Saddles with rollers for electric guitar bridges. Second upgrade to my Telecaster.


Guitar repair. general information

Every guitarist at some point has to deal with something going wrong with their instrument. He stops playing, the chords become harder to play, or he just sees a crack right on the body that makes it completely impossible to play the guitar. In this article, we will take a detailed look at all the common problems that require guitar repair, and also give practical advice on how to solve them at home. It is worth saying that the list only includes breakdowns that can be fixed without a repairman. If your guitar's head has broken off and you don't have the skill or tools to fix it, your best bet is to turn to a professional.

Standard problems

Fingerboard curvature

The most common problem. This happens due to weather conditions and climate - the wood of the guitar becomes deformed and the neck can become warped, which interferes with playability. We talked about this problem in detail in the article on adjusting the anchor, and we will not focus on it.

Damage to the sill

Over time, any guitar saddle becomes unusable. They can wear off or simply break due to microcracks. In any case, such a defect does not allow you to play the instrument, and it must be eliminated.

Damage to the pegs

Another reason for guitar repair is broken tuners. Due to their damage, the guitar no longer stays in tune, and you will have to constantly adjust the instrument in order for it to sound at least somehow.
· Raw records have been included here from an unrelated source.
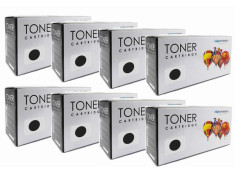 Brother Generic TN-1070 Black Toner Cartridges 8 Pack Carton Bulk Buy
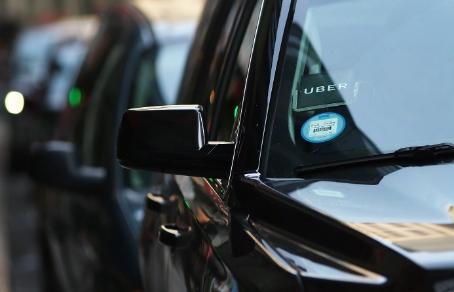 Uber продает свое подразделение по лизингу автомобилей в США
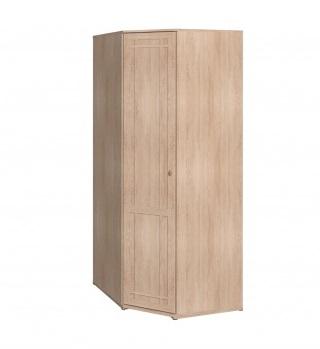Шкаф угловой-10 без зеркала Sherlock дуб 1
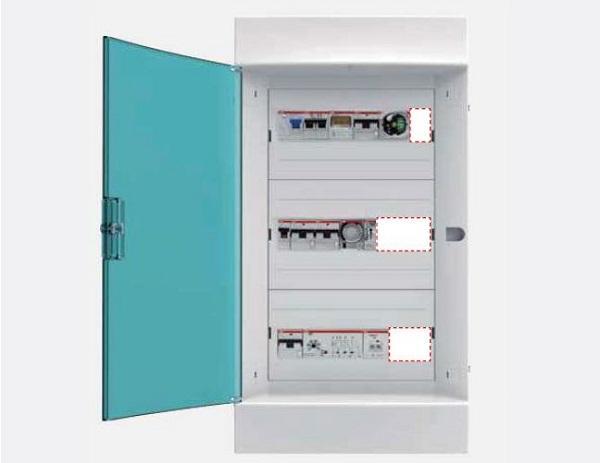 Predisporre spazio in più per moduli aggiuntivi nel centralino dell'impianto elettrico. Immagine ABB SPA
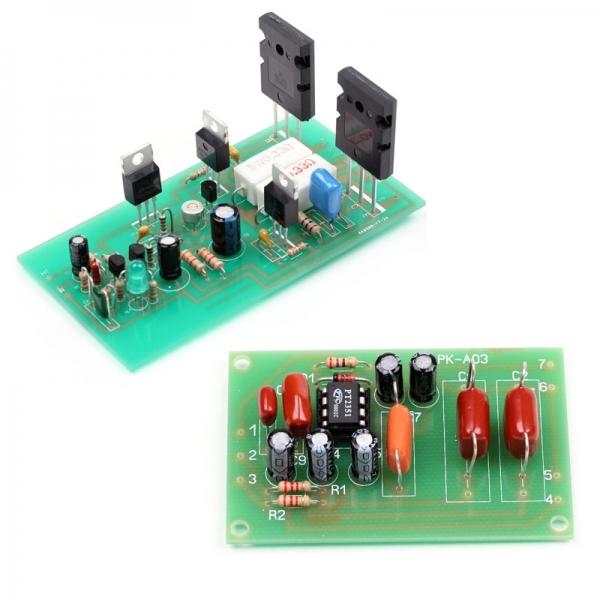Набор для сборки оконечного усилителя НЧ 100 Вт + NM0103 Набор для сборки фильтра низких частот для сабвуфера (ФНЧ)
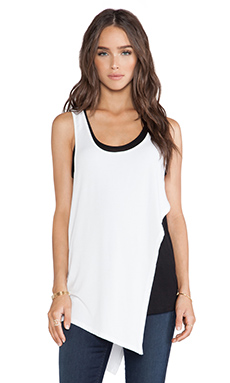 Heather Double Layer Cut Out Tank in White & Black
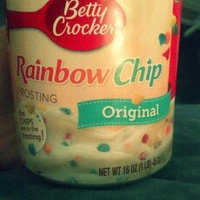 Betty Crocker™ Rainbow Chip Rich & Creamy Frosting uploaded by Kimberly h.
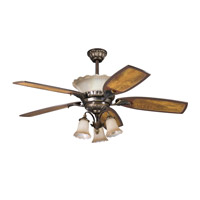 Kichler Lighting Golden Iridescence 3 Light Fan Light Kit in Oiled Bronze 380003OLZ photo thumbnail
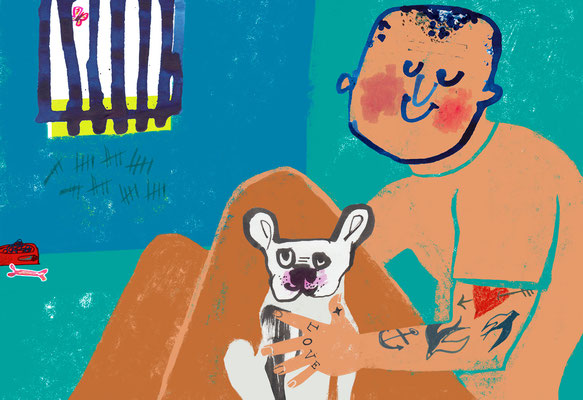 Jill Calder Illustration - General Illustration - Pet Therapy for Prisoners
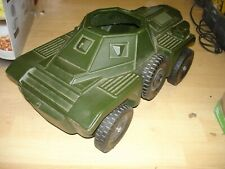 Vintage 1970's Irwin Action Man Transport Vehicle German Armoured Scout Car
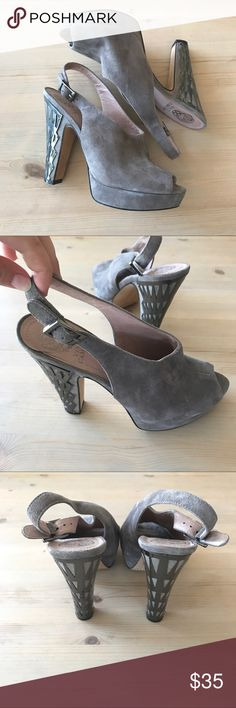Vince Camuto leather sling back caged heels 8.5 Vince Camuto suede leather heels beautiful pewter color with intricate metal design on the heels. Size 8.5 Vince Camuto Shoes Heels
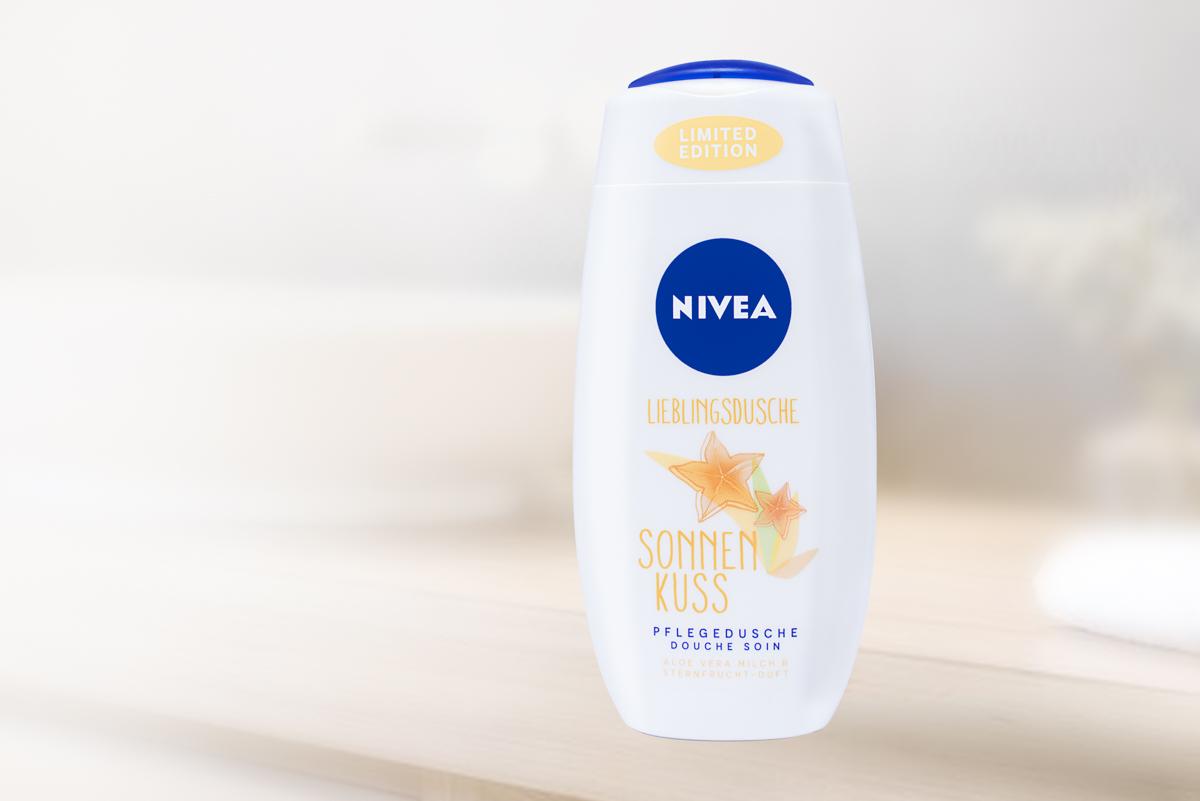 nivea-neu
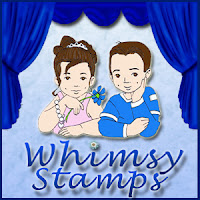 http://whimsystamps.com/store
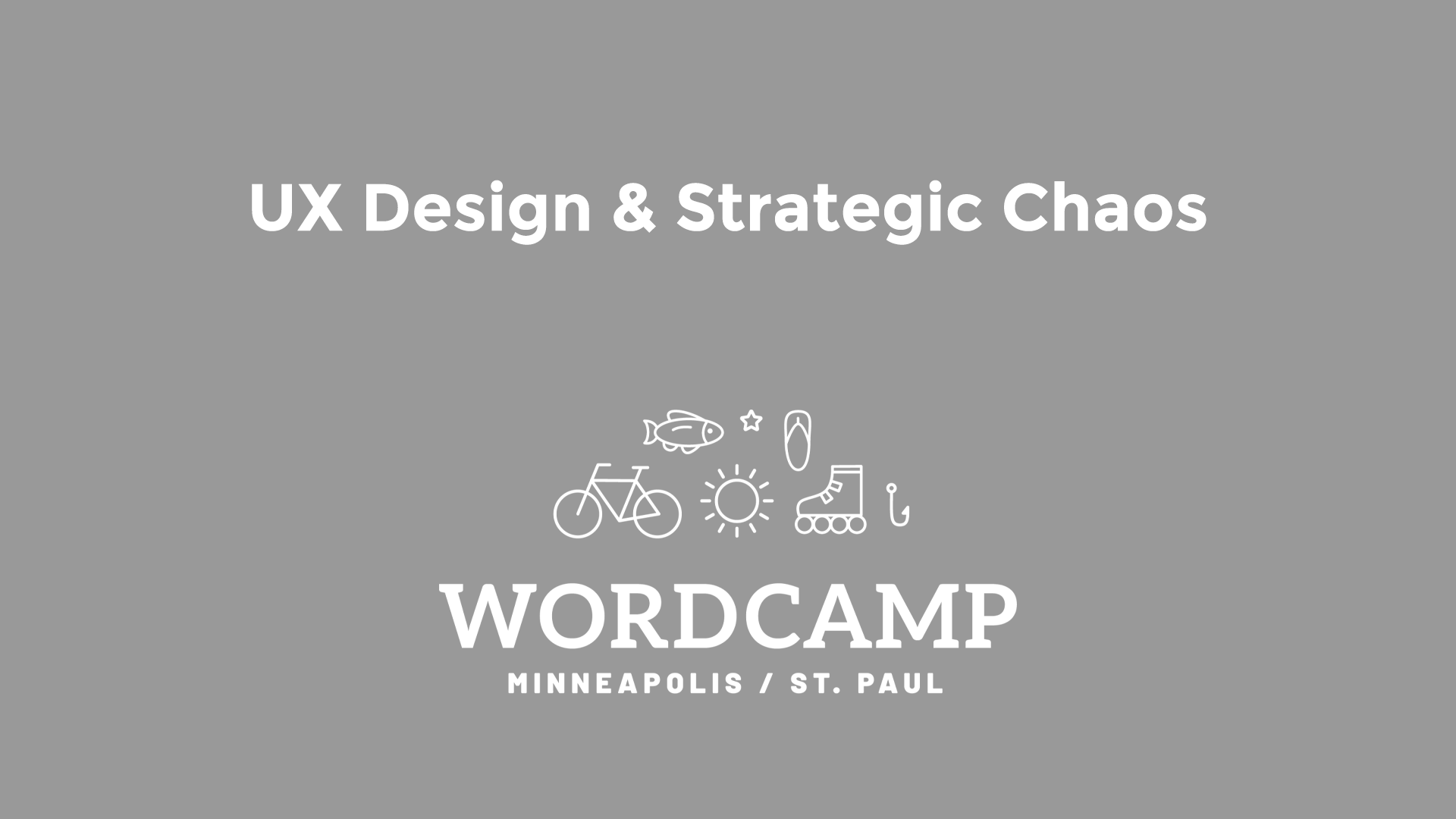 UX Design & Strategic Chaos Featured Image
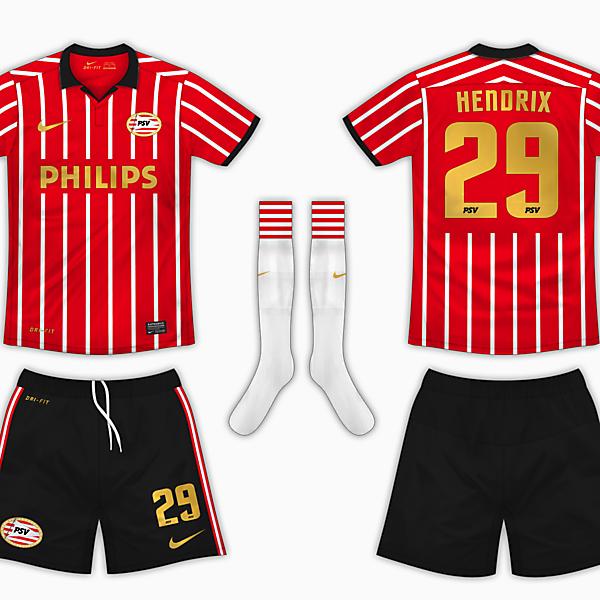 PSV Eindhoven Home Kit - Nike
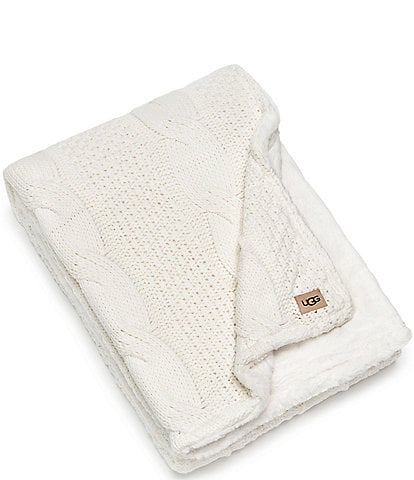 UGG Erie Cable Knit Faux Fur Throw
Frets protrude beyond the neck

Not exactly a breakdown, however, an important aspect that should be eliminated as soon as possible. The problem is common with factory guitars, where the frets may protrude slightly from the side of the neck. This can lead to discomfort when moving on it, as well as scratches and unpleasant sensations when playing.

Cracks in the deck

A serious problem that not only degrades the appearance of the instrument, but also affects the sound. Chips and cracks usually appear at the corners of the body, where the guitar is most vulnerable to external influences.

High or low string height

This problem is more likely a consequence of changing the deflection of the guitar neck or installing the wrong saddles on the instrument. The height of the strings is an important aspect that greatly affects the comfort of playing; it must be monitored and, if necessary, adjusted.

Worn down frets

Prolonged contact with the strings can cause your frets to wear down. This will also cause the instrument to stop building and sounding the way it should. In order to fix this, you need to replace the old frets with new ones.

Crack in fingerboard

A serious problem that occurs due to mechanical damage or natural stress on the guitar neck - for example, the wood has dried out too much. However, it can be fixed by repairing your guitar at home.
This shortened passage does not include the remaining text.